A Prefeitura de Corumbá, no Mato Grosso do Sul, enfrenta questionamentos do Ministério Público de Contas (MPC-MS) sobre a atuação de uma servidora comissionada, nomeada como Assessora Especial III, sob suspeitas de ser uma ‘funcionária fantasma’. A situação foi comunicada ao Tribunal de Contas do Estado (TCE-MS), que notificará oficialmente o município para que esclareça os fatos.
Denúncias e Investigação
As investigações tiveram início após denúncias divulgadas por servidores municipais e pela imprensa local, que levantaram dúvidas sobre a efetiva prestação de serviços da assessora especial vinculada à Secretaria Municipal de Governo e Gestão Estratégica. Consta que a servidora foi admitida em novembro do ano passado, mas há questionamentos quanto ao controle de frequência e a comprovação das atividades desempenhadas.

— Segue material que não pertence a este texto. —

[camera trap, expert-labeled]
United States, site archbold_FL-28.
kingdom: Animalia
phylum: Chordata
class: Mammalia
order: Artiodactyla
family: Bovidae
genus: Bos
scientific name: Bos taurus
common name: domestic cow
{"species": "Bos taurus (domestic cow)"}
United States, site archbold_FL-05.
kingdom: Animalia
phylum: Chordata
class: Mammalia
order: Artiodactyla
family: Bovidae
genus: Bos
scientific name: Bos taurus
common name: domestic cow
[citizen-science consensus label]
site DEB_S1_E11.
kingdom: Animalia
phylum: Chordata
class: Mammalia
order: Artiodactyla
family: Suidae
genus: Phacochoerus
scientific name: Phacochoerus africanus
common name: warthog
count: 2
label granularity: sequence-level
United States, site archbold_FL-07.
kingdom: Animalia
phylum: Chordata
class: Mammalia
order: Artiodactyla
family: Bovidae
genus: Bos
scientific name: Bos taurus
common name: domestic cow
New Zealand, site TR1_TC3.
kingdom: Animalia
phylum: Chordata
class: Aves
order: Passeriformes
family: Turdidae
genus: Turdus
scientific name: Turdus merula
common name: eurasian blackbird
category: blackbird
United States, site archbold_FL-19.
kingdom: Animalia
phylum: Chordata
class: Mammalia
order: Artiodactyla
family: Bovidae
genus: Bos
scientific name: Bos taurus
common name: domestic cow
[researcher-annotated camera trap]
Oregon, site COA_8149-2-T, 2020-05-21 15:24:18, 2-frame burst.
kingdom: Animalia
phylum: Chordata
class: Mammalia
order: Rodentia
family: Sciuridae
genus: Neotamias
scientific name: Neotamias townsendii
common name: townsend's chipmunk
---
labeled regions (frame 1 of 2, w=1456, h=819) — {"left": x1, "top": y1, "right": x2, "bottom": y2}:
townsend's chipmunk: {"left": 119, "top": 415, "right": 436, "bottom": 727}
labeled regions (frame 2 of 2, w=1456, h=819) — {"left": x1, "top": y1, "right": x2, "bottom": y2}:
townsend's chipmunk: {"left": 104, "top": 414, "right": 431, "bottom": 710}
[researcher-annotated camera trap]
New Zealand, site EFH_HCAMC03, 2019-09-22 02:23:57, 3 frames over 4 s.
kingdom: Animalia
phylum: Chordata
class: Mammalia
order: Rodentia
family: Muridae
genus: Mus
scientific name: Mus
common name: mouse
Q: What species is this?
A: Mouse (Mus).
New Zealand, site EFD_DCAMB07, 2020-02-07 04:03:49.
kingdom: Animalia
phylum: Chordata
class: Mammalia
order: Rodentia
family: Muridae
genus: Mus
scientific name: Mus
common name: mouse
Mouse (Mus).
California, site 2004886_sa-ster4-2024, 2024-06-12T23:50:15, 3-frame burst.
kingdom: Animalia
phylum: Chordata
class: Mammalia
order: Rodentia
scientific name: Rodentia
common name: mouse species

Conforme dados do Portal da Transparência de Corumbá, a servidora recebeu, em novembro, um salário bruto de R$ 5.300, com descontos para Imposto de Renda e Previdência Social. O mesmo mês ainda registrou uma folha complementar de R$ 2.650. Em dezembro, o salário bruto informado foi de R$ 6.360, além de um pagamento adicional de R$ 200. Não há informações sobre os vencimentos de janeiro.
Detalhes do Caso
O documento do MPC-MS encaminhado ao TCE-MS menciona que as atividades da servidora estariam sendo realizadas remotamente. A administração municipal, em resposta preliminar, afirmou que o trabalho envolvia articulação institucional com órgãos estaduais e apoio a pacientes em tratamento de saúde na capital. No entanto, o órgão de controle exige detalhes e provas concretas dessas atividades.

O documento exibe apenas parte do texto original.